Пирогов — создатель отечественной прикладной анатомии, занимавшийся всю свою творческую жизнь анатомией и как ученый-исследователь, и как педагог, как это ни парадоксально, никогда не был анатомом в строгом смысле этого слова. Докторскую диссертацию, посвященную анатомо-физиологическим основам перевязки аорты, он писал, будучи адъюнктом хирургической кафедры. Свой бессмертный труд «Хирургическая анатомия артериальных стволов и фасций» он создал, являясь руководителем той же кафедры хирургии Дерптского университета. Его атласы по анатомии создавались в те времена, когда основная деятельность Пирогова состояла в хирургической работе на созданной им кафедре госпитальной хирургии, в больницах Санкт-Петербурга, во время поездок на театры военных действий.
И это не случайность. Развитая позиция и категоричное мнение Пирогова о том, что анатом ни по образу мыслей, ни по направлению своей деятельности не может и не должен преподавать прикладную анатомию, сложилась у него задолго до прихода в Медико-хирургическую академию (МХА): «Обыкновенный анатом может знать самым точным образом труп человеческий, но он никогда не будет в состоянии обращать внимание слушателей на те пункты в анатомии, которые так важны в глазах оператора, и напротив весьма маловажны для прозектора», — писал он в предисловии к «Хирургической анатомии…» (1837). Нетрадиционная точка зрения молодого дерптского профессора, как пишет А. Поздеев (1898), была хорошо известна в МХА, где прикладная анатомия на правах «падчерицы» читалась И.В. Буяльским, Н. Козловым, П.А. Нарановичем — профессорами кафедры анатомии, в том числе в виде отдельной адъюнктуры [3, 4]. Как известно, одним из условий перехода Пирогова в академию была возможность преподавать хирургию не только у постели больного в условиях военного клинического госпиталя, но и в тесной связи с прикладной анатомией в собственном анатомическом театре при той же хирургической кафедре. «Я всегда думал только — и до сих пор еще остаюсь при этом мнении, — что хирург должен заниматься анатомией не так, как анатом, что кафедра хирургической анатомии должна принадлежать не профессору анатомии, но профессору хирургии…» и далее: «В самом деле, только в руках практического врача может прикладная анатомия быть поучительна для слушателей». С той же силой отстаивал он свою точку зрения и позже — в предисловии к «Хирургической анатомии…», переизданной в 1854 г. [5].

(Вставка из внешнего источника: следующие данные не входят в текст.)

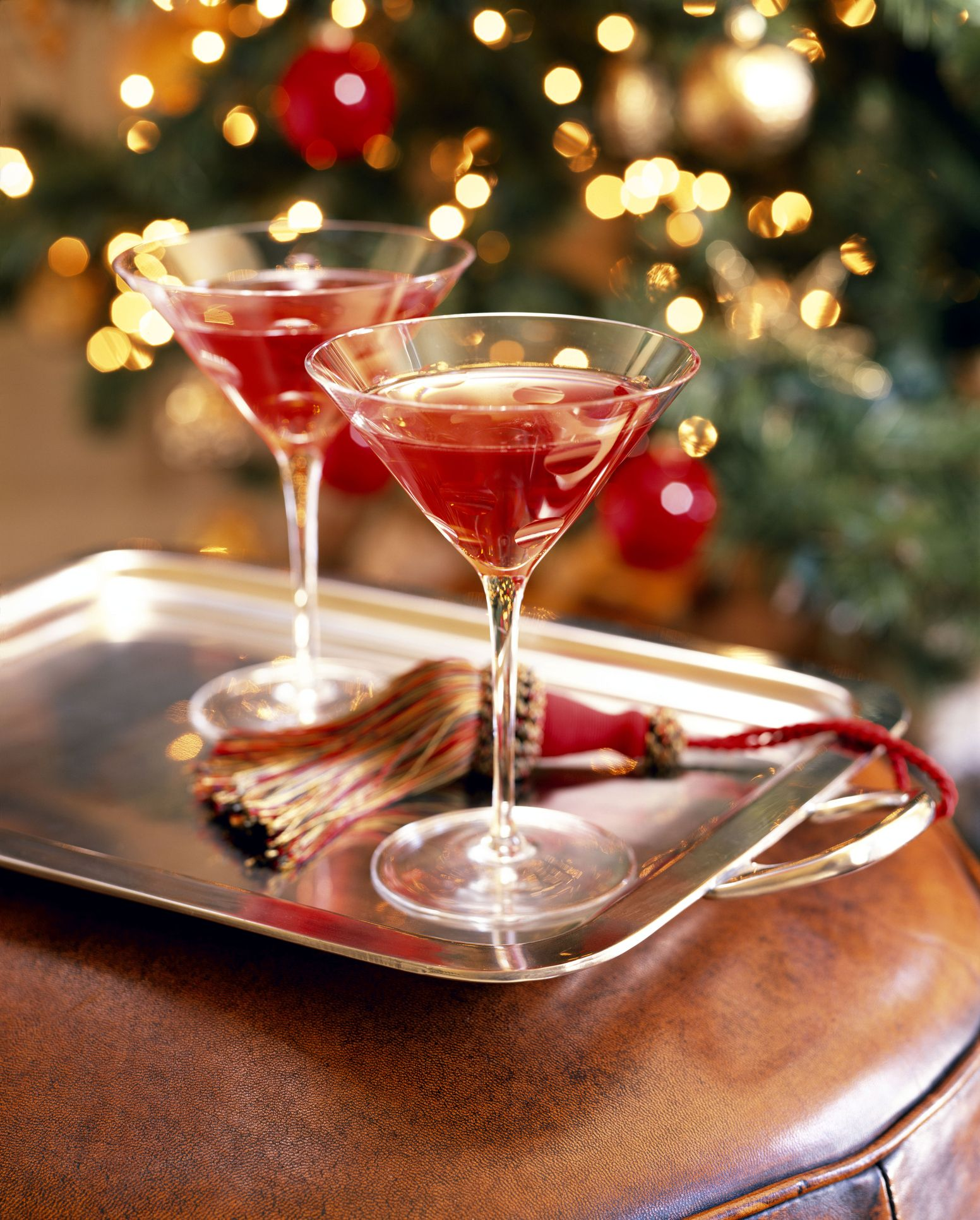 10 Best Non Alcoholic Christmas Drinks - Fun Holiday Mocktail Ideas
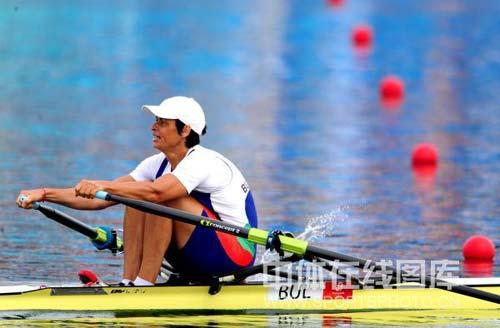 图文-赛艇女子单人双桨奈科娃夺冠 努力终成正果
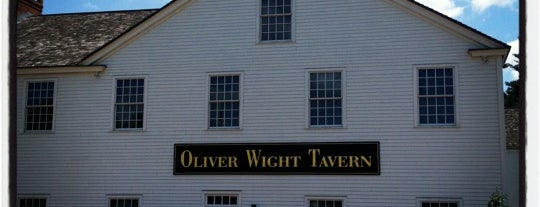 Oliver  Wight Tavern is one of WOOCard Venues.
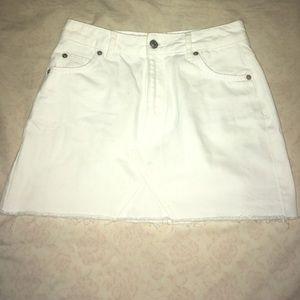 Topshop white skirt NEVER WORN (size 4)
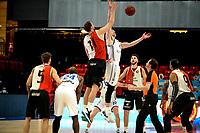 31-03-2021: Basketbal: Donar Groningen v ZZ Feyenoord: Groningen , tipoff met Donar speler Willem Brandwijk en Feyenoord speler Jeroen van der List
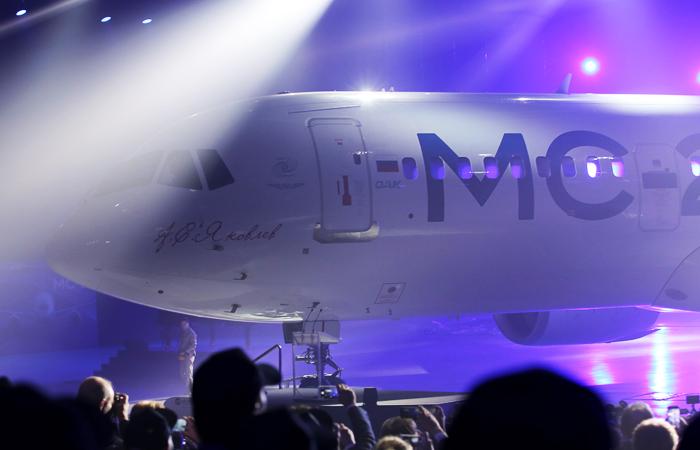 Семейство пассажирских лайнеров МС-21 создается по заказу государства для замены существующего парка Ту-204, Ту-154Б/М и их западных аналогов (главными конкурентами считаются американский Boeing 737 и европейский А-320)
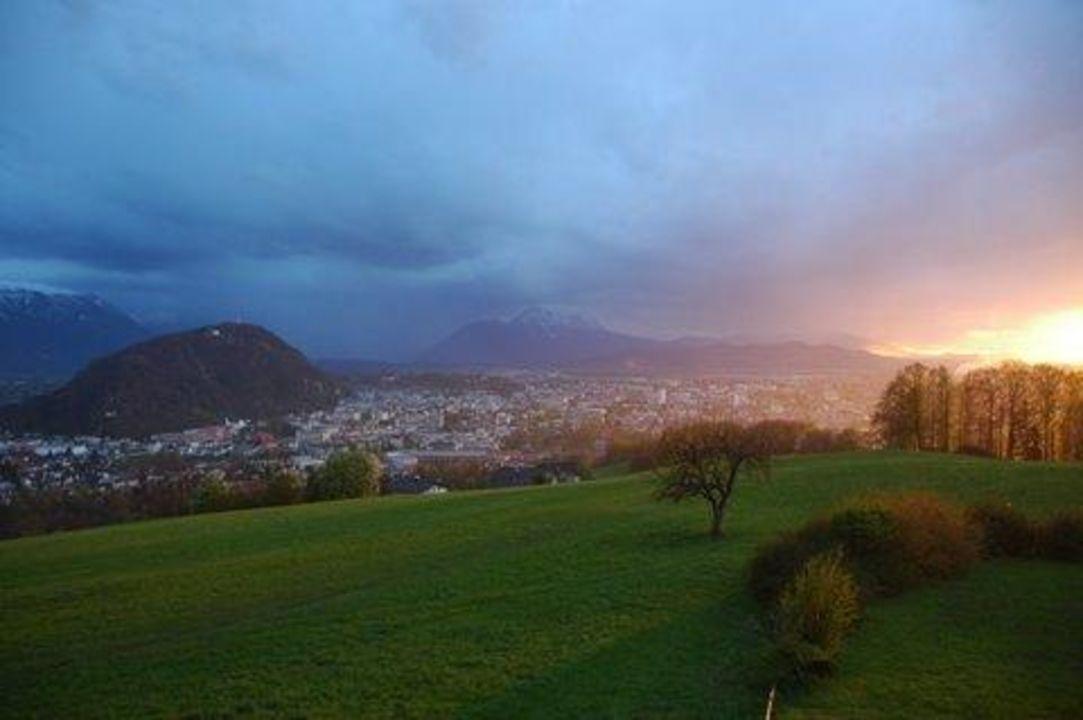 Sonnenuntergang Vom Zimmer Hotel Schone Aussicht Salzburg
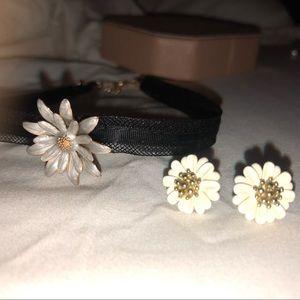 Jewelry - Daisy choker and earrings set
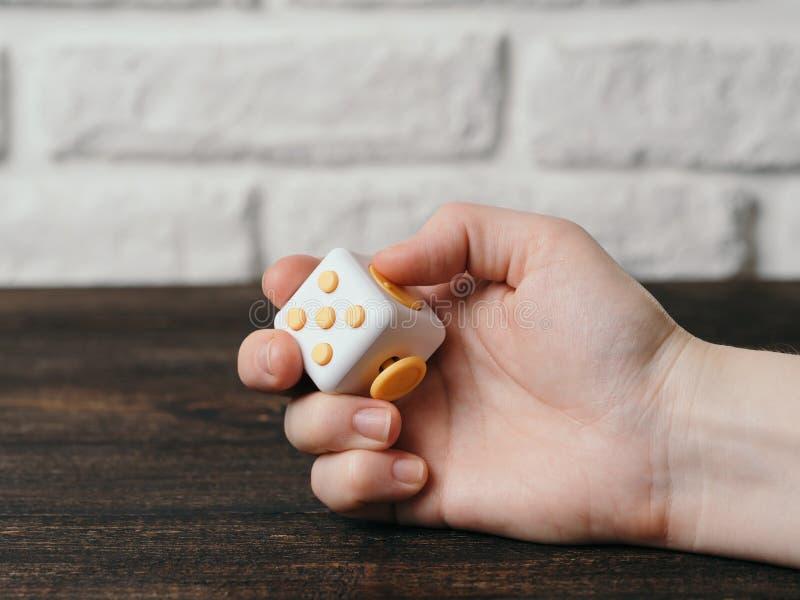 Friemel de vingersstuk speelgoed van de kubusspanning stock afbeelding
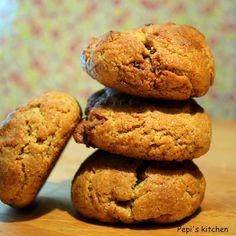 Pepi's  kitchen: Μπισκότα με ταχίνι, μέλι και πραλίνα φουντουκιού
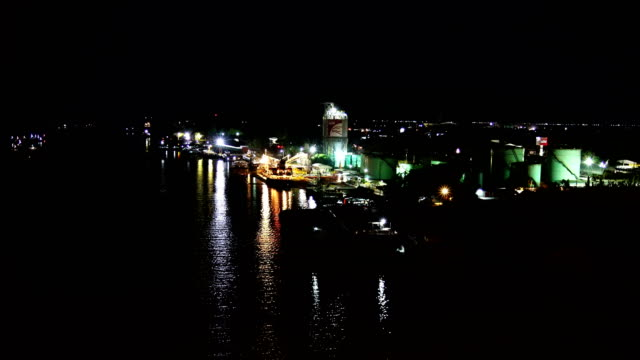 工業地区の夜 - ウォーターフロント点の映像素材/bロール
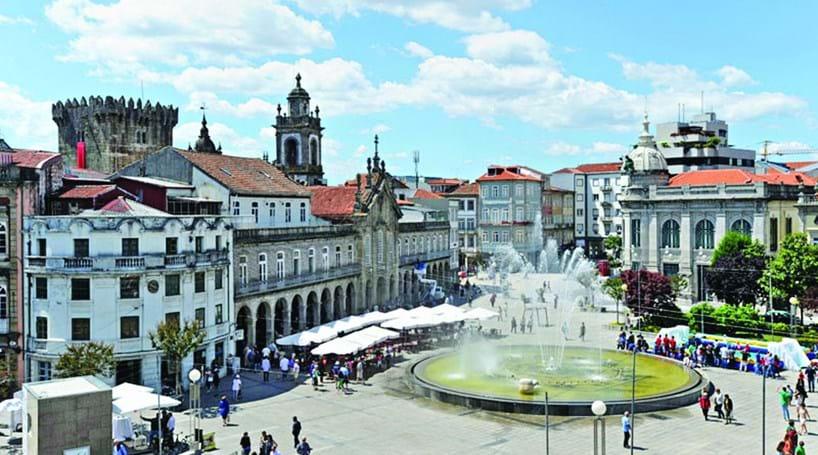 Braga e Santiago de Compostela unidas para promover região ... 4ac9cdcc853da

Безусловно, говоря современным языком, идеальная «междисциплинарная интеграция» преподавания анатомии и хирургии в одних руках была возможна в первую очередь благодаря выдающимся личным качествам Пирогова — ученого-энциклопедиста, опережавшего своих современников в области как анатомии, так и хирургии. Не менее важную роль играли и его организационные новации — создание сложной по назначению клинико-морфологической кафедры — кафедры госпитальной хирургии, хирургической и патологической анатомии, Анатомо-физиологического института, научного кружка, включавшего специалистов разного профиля. Большое значение имела подготовка оригинальных по замыслу многоцелевых изданий, находивших отклик среди как анатомов, так и хирургов-клиницистов.
В результате деятельности Пирогова к середине XIX века преподавание анатомии в МХА, а затем и в России стало приобретать самобытное направление. Основой преподавания явилось дальнейшее углубление научных исследований в области прикладной и патологической анатомии, хирургической клиники и, что особенно важно, экспериментальной физиологии. Анатомия получила новые методы и направления исследования, близкие к запросам практической медицины, а хирургия — прочную анатомо-физиологическую основу.
Преимущества пироговской идеологии и практики преподавания анатомии и хирургии с единых позиций были настолько очевидны, что это привело к некоторому упадку академических кафедр анатомии и даже кафедры оперативной хирургии (последняя находилась в составе академической хирургической клиники), где также использовались трупы в качестве объекта изучения анатомических основ и техники хирургических операций.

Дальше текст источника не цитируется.